In the last year alone, California has legalized physician-assisted suicide, Canada legalized both physician-assisted suicide and euthanasia, and Colombia performed its first legal euthanasia, said John Urwin, a study author from the Perelman School of Medicine at the University of Pennsylvania in Philadelphia. “In order to inform current debates, it’s imperative to understand current laws and practices.”

Definitions of euthanasia and physician-assisted suicide vary between countries, Urwin and his colleagues write in JAMA.

Generally, they explain, euthanasia is when a doctor takes action to end a patient’s life. When patients take physician-prescribed pills to end their lives, it’s known as physician-assisted suicide.

The researchers assessed the legal status of euthanasia and physician-assisted suicide by reviewing polling data and published surveys of the public and physicians, official state and country databases, interview studies with physicians and death certificate studies for the period 1947 to 2016.

They found no evidence for widespread abuse of these practices, according to their report.

In addition to Canada and Colombia, the practices are at least partially legal in the Netherlands, Belgium and Luxembourg. Physician-assisted suicide is also legal in the U.S. states of Oregon, Washington, Montana and Vermont.

Overall, support for physician-assisted suicide

and euthanasia varies around the world.

Support for physician-assisted suicide in the U.S. increased from 37 percent in 1947 to 53 percent in the early 1970s and leveled off around 1990, with two-thirds of people in the U.S. supporting the practice.
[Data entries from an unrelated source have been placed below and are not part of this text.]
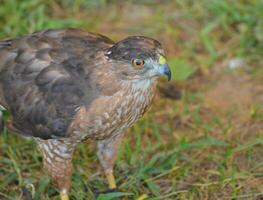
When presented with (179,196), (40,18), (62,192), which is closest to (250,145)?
(179,196)

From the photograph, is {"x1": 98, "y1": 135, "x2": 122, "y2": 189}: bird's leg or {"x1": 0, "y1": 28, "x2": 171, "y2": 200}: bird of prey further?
{"x1": 98, "y1": 135, "x2": 122, "y2": 189}: bird's leg

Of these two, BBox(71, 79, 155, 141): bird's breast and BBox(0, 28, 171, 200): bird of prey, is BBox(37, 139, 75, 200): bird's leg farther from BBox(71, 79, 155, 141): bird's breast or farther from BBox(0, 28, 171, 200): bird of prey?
BBox(71, 79, 155, 141): bird's breast

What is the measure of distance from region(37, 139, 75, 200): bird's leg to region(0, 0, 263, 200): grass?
0.97 feet

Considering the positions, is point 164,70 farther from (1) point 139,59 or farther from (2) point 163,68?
(1) point 139,59

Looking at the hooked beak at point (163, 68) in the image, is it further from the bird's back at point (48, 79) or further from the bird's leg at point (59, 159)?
the bird's leg at point (59, 159)

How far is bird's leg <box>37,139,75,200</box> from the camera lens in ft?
15.4

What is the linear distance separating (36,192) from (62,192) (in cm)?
29

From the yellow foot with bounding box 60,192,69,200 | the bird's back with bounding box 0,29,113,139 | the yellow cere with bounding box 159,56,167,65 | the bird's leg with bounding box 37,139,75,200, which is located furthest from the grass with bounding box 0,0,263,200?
the yellow cere with bounding box 159,56,167,65

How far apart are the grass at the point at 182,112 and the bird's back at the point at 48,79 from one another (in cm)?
70

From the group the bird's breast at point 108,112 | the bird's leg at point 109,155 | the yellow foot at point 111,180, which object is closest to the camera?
the bird's breast at point 108,112

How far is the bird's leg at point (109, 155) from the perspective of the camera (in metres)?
5.05

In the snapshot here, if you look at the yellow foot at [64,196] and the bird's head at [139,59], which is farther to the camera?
the yellow foot at [64,196]

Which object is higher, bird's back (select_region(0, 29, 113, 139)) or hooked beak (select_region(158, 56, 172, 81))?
hooked beak (select_region(158, 56, 172, 81))

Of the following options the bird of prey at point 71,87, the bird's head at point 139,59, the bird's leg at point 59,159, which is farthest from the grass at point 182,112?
the bird's head at point 139,59
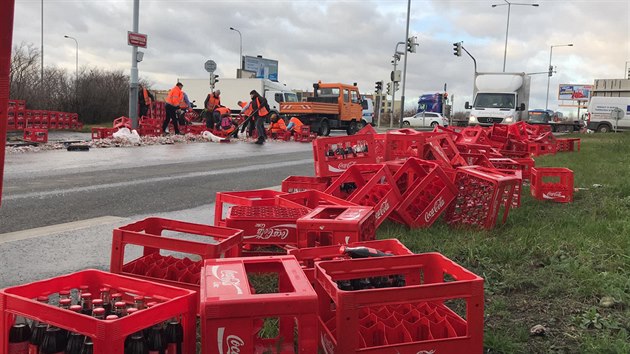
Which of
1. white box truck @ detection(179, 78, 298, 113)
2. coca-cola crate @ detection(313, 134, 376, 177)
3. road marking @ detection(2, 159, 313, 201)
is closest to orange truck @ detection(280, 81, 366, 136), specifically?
white box truck @ detection(179, 78, 298, 113)

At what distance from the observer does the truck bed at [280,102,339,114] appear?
28.0 meters

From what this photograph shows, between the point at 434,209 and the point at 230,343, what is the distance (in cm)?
370

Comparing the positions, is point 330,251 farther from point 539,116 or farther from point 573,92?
point 573,92

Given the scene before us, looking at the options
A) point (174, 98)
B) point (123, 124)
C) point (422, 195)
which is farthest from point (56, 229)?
point (174, 98)

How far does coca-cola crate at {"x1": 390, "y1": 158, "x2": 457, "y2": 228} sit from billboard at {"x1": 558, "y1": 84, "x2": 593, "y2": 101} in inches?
Answer: 3993

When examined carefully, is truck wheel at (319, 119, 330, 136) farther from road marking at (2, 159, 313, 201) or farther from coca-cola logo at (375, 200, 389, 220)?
coca-cola logo at (375, 200, 389, 220)

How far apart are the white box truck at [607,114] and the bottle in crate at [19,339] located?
41.9m

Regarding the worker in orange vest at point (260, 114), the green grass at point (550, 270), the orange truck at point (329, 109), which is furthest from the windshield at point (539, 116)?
the green grass at point (550, 270)

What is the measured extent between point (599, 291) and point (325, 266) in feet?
6.75

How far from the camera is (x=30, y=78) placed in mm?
29062

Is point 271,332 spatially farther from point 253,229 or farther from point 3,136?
point 3,136

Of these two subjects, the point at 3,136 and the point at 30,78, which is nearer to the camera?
the point at 3,136

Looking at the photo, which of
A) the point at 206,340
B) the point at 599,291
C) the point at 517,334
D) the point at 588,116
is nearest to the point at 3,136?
the point at 206,340

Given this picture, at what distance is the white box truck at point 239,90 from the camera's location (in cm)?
4016
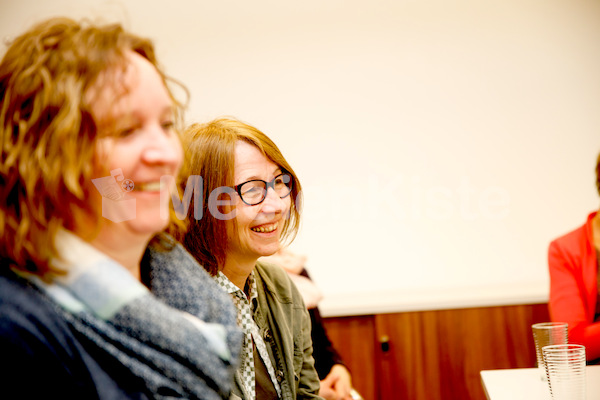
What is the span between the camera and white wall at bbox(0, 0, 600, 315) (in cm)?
294

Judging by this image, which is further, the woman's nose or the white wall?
the white wall

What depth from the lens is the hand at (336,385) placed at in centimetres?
183

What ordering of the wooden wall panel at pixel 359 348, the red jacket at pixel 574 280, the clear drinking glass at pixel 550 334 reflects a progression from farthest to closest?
the wooden wall panel at pixel 359 348
the red jacket at pixel 574 280
the clear drinking glass at pixel 550 334

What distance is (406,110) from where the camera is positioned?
298cm

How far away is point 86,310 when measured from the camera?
26.6 inches

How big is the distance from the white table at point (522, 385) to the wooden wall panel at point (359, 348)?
1198 millimetres

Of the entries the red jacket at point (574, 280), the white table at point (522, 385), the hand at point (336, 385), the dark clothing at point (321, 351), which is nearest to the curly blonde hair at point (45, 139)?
the white table at point (522, 385)

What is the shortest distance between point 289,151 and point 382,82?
611 millimetres

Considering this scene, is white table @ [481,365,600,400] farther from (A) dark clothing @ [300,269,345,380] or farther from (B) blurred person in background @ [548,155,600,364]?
(A) dark clothing @ [300,269,345,380]

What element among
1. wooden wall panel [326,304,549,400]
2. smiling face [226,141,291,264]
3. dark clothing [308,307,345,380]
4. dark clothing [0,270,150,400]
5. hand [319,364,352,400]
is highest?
smiling face [226,141,291,264]

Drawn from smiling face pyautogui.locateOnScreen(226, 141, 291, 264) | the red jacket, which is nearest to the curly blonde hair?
smiling face pyautogui.locateOnScreen(226, 141, 291, 264)

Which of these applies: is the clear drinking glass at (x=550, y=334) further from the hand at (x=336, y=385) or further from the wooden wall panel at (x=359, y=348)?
the wooden wall panel at (x=359, y=348)

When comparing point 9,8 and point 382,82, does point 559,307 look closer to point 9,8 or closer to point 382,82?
point 382,82

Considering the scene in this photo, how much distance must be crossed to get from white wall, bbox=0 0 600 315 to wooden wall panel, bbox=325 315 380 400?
18cm
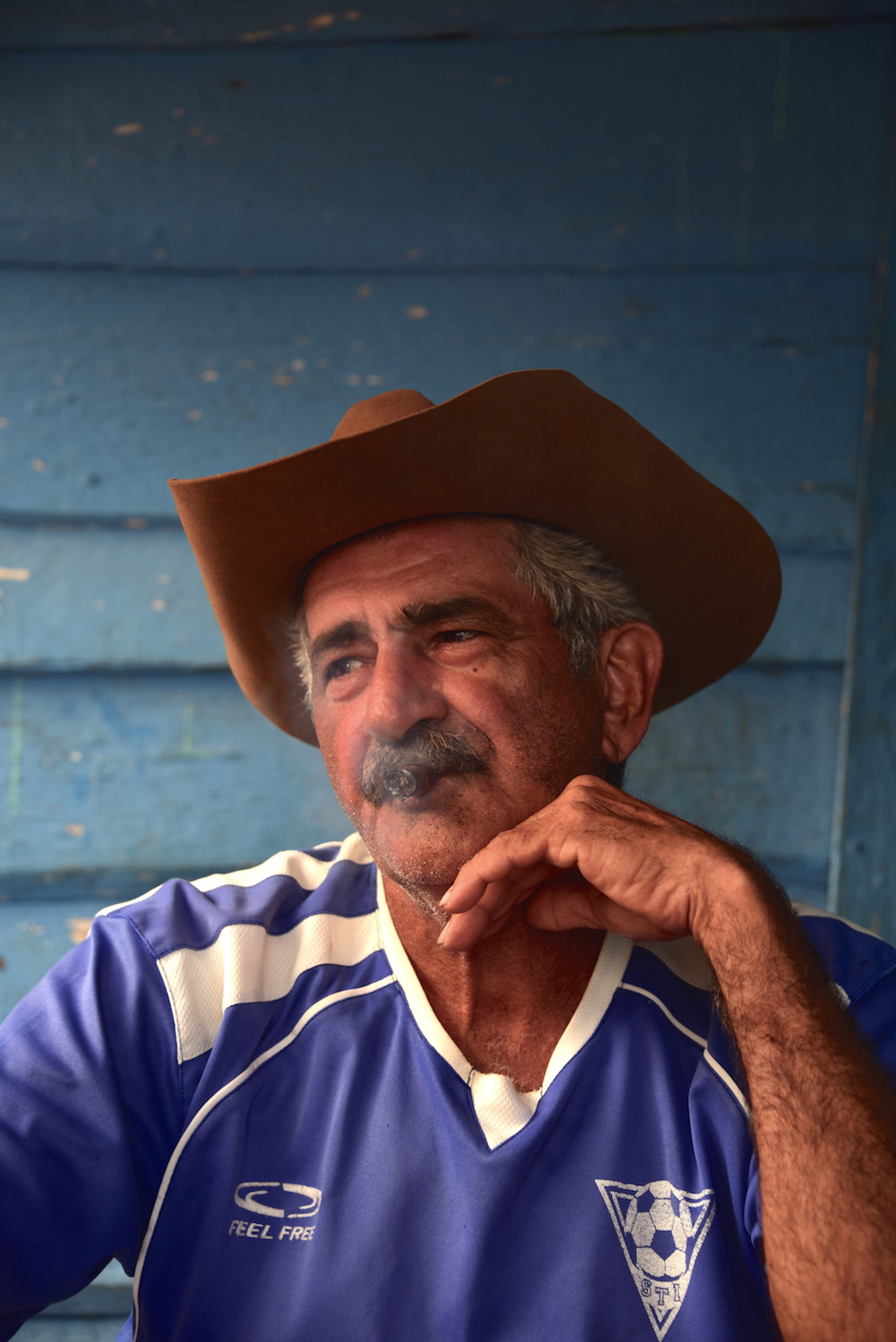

In Western Europe, they write, support for physician-assisted suicide and euthanasia is strong and increasing. Meanwhile, support is decreasing in Central and Eastern Europe.

Researchers need better data on practices in countries with and without legalized physician-assisted suicide and euthanasia, Urwin told Reuters Health by email.

His team found that in countries where the practices are legal, 0.3 to 4.6 percent of deaths are attributed to physician-assisted suicide and euthanasia.

Over two-thirds of cases involved patients with cancer, they write.

Urwin said people mainly request physician-assisted suicide or euthanasia due to “loss of autonomy and inability to enjoy life rather than pain.”

Most people requesting those types of deaths are older, white, and well-educated, he added.

Data from California will be important, Urwin said.

“As the largest and most diverse U.S. state to have legalized (physician-assisted suicide), it will be interesting to see if the characteristics of those seeking (physician-assisted suicide) are similar to those of the other states that have done so,” he said. “Depending on how (physician-assisted suicide) is received in California, other states may be more or less likely to pass similar legislation.”

SOURCE: http://bit.ly/29Ka3qy JAMA, online July 8, 2016.

Comment by Derek Humphry: Montana does not have a ‘law’. Its legislature has twice refused to pass a law for or against physician-assisted suicide. A state supreme court has ruled that doctors who assist a dying person need not be prosecuted.